In the real world, of course, these would be records in a database, and you would use one line of SQL to select the best record, ie:
SELECT Name, Score FROM Grades WHERE Score = MAX(Score)
(This returns more than one record where there's more than one best record, of course.) This is an example of the power of using the right tool for the job.
I think the fastest and least-code way would be to transform the txt to xml and then use Linq2Xml to select from it. Here's a link.
Edit: That might be more work than you'd like to do. Another option is to create a class called AcademicRecord that has properties for the persons name gender etc. Then when you read the file, add to a List for each line in the file. Then use a Sort predicate to sort the list; the highest record would then be the first one in the list. Here's a link.

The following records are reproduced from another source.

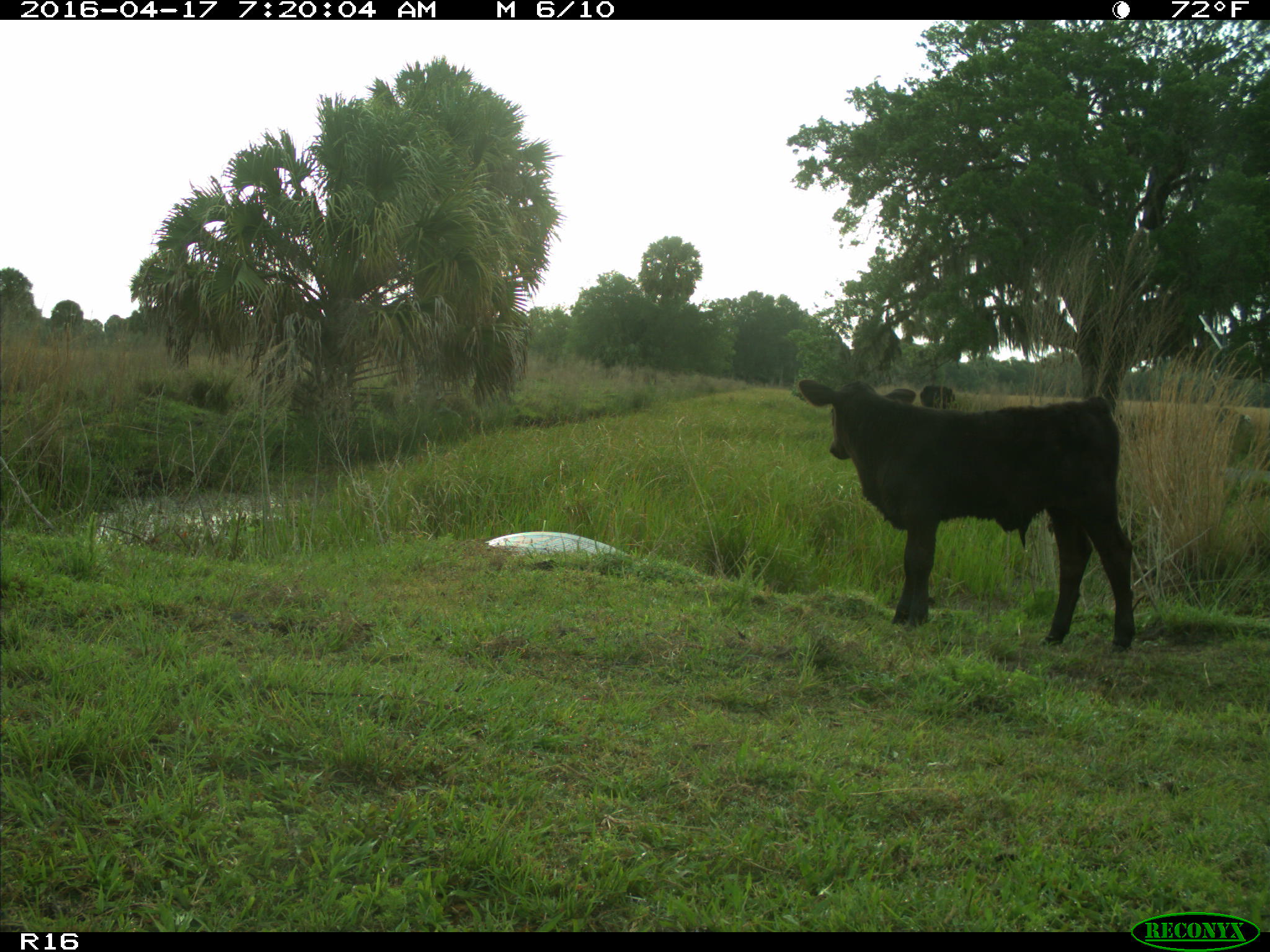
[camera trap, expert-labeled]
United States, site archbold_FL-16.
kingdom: Animalia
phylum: Chordata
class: Mammalia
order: Artiodactyla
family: Bovidae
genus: Bos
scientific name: Bos taurus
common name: domestic cow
Bos taurus (domestic cow).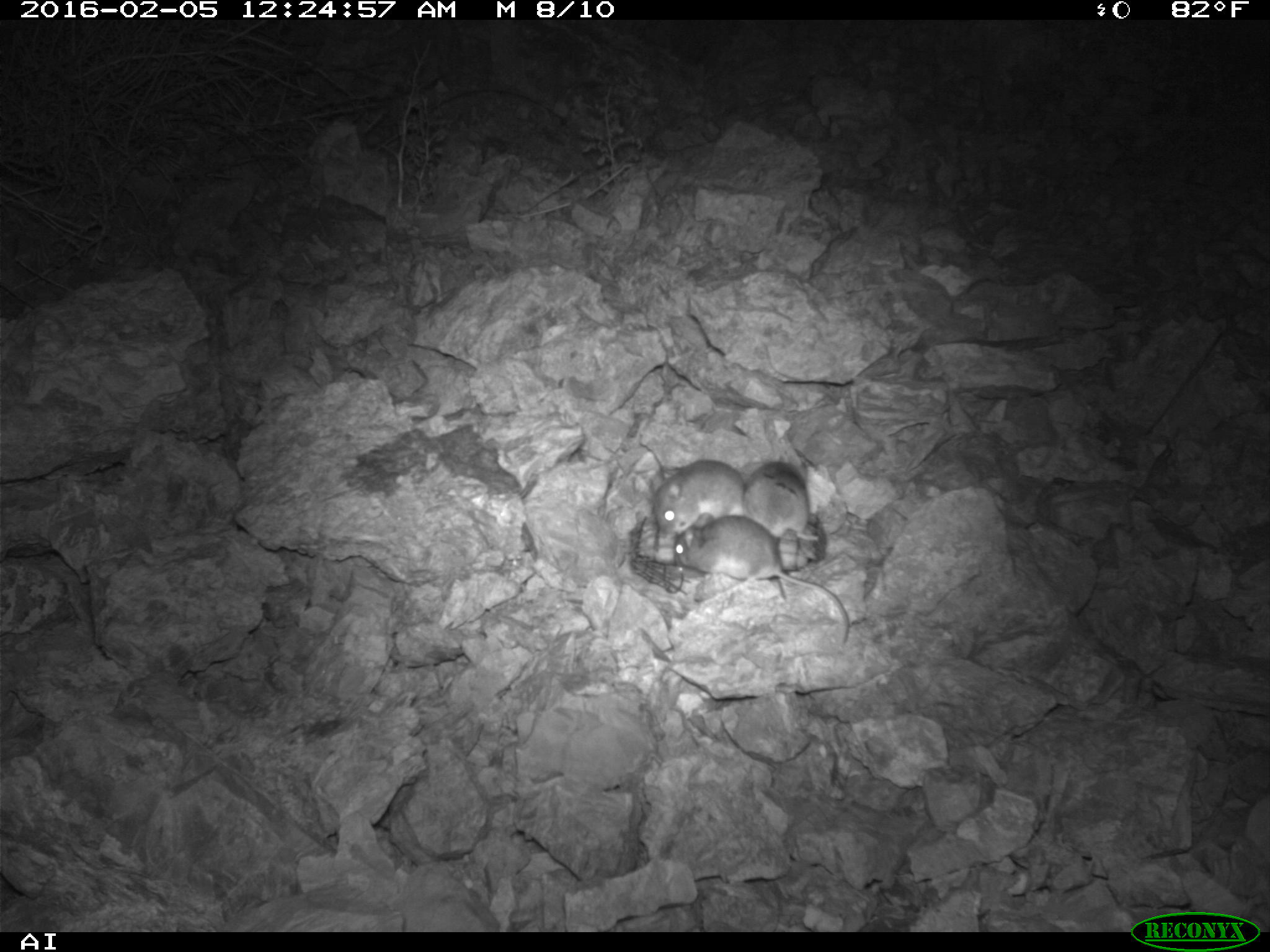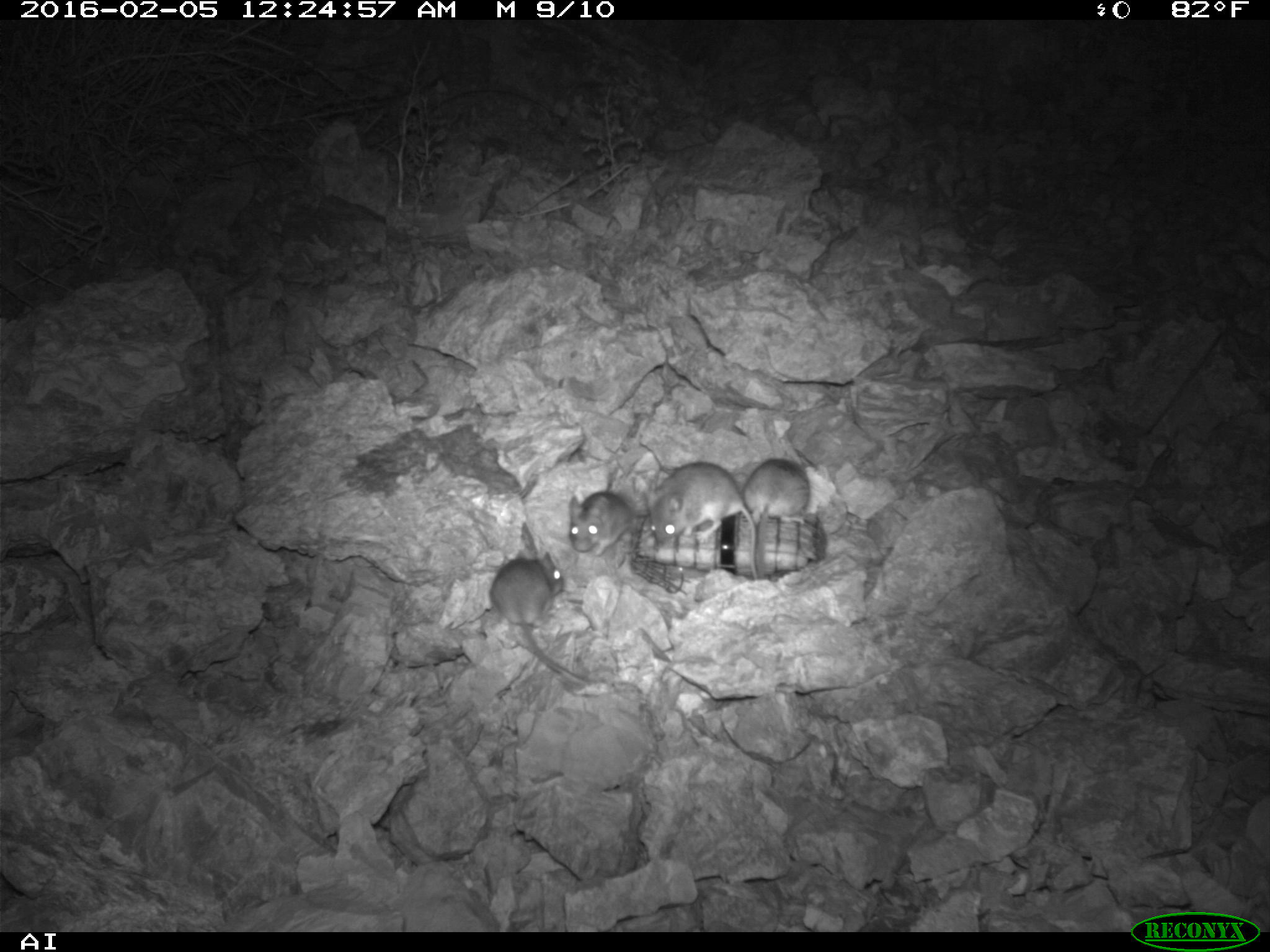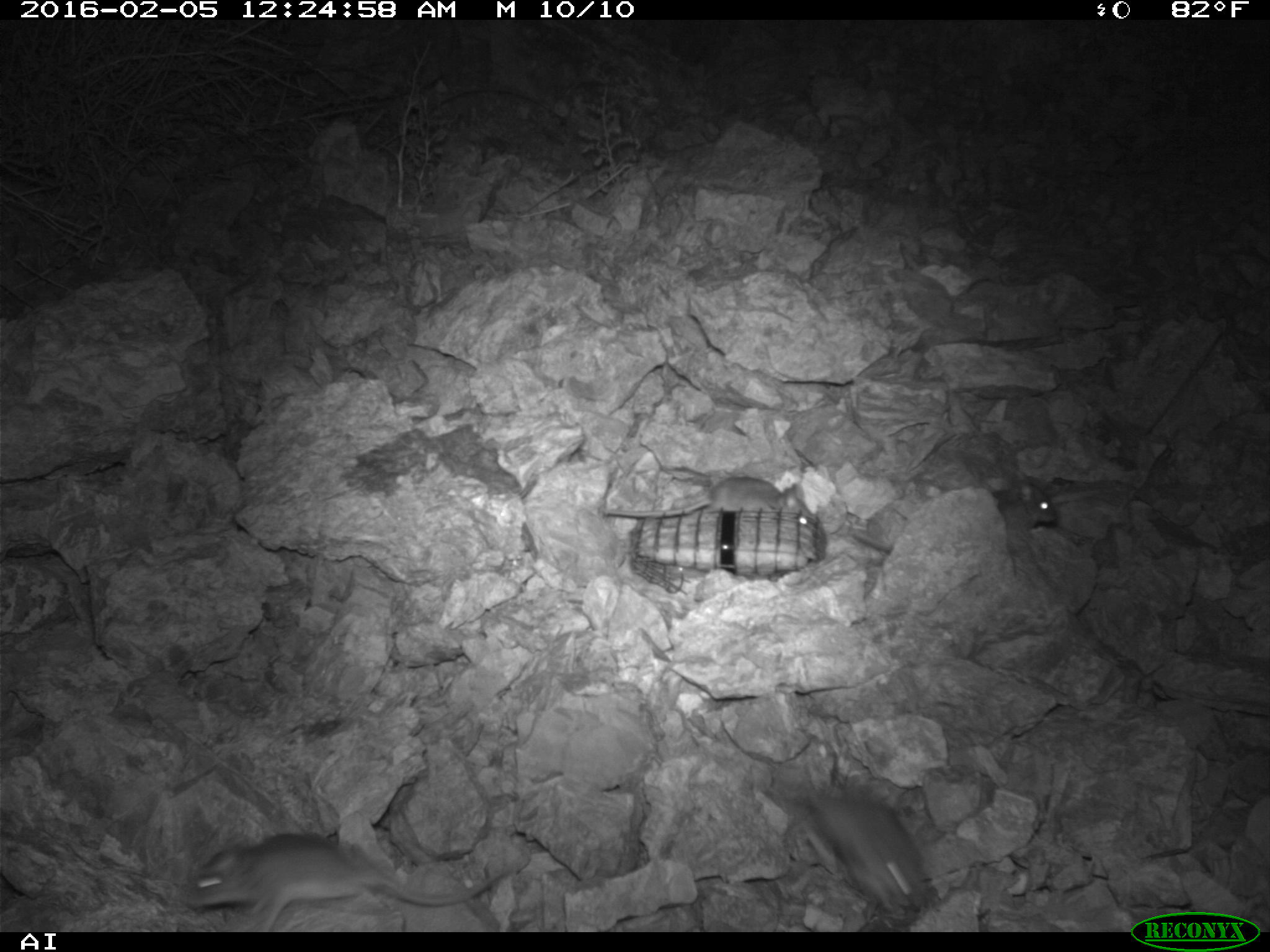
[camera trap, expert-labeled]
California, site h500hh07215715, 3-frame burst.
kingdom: Animalia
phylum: Chordata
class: Mammalia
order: Rodentia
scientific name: Rodentia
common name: rodent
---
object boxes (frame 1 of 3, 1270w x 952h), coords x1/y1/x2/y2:
rodent: 673/511/849/645; 652/459/744/535; 744/462/819/540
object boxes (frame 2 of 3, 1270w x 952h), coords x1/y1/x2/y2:
rodent: 487/550/590/684; 644/461/757/581; 744/457/809/578; 569/491/649/556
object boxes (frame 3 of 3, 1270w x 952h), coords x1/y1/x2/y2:
rodent: 184/831/519/931; 804/774/930/917; 605/474/818/527; 996/469/1057/532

Your assignment might have different requirements, but if you only want to get "best male name and grade" from a file you described, a compact way is:
public String FindRecord()
{
String[] lines = File.ReadAllLines("MyFile.csv");
Array.Sort(lines, CompareByBestMaleName);
return lines[0];
}
int SortByBestMaleName(String a, String b)
{
String[] ap = a.Split();
String[] bp = b.Split();
// Always rank male higher
if (ap[1] == "m" && bp[1] == "f") { return 1; }
if (ap[1] == "f" && bp[1] == "m") { return -1; }
// Compare by score
return int.Parse(ap[2]).CompareTo(int.Parse(bp[2]));
}
Note that this is neither fast nor robust.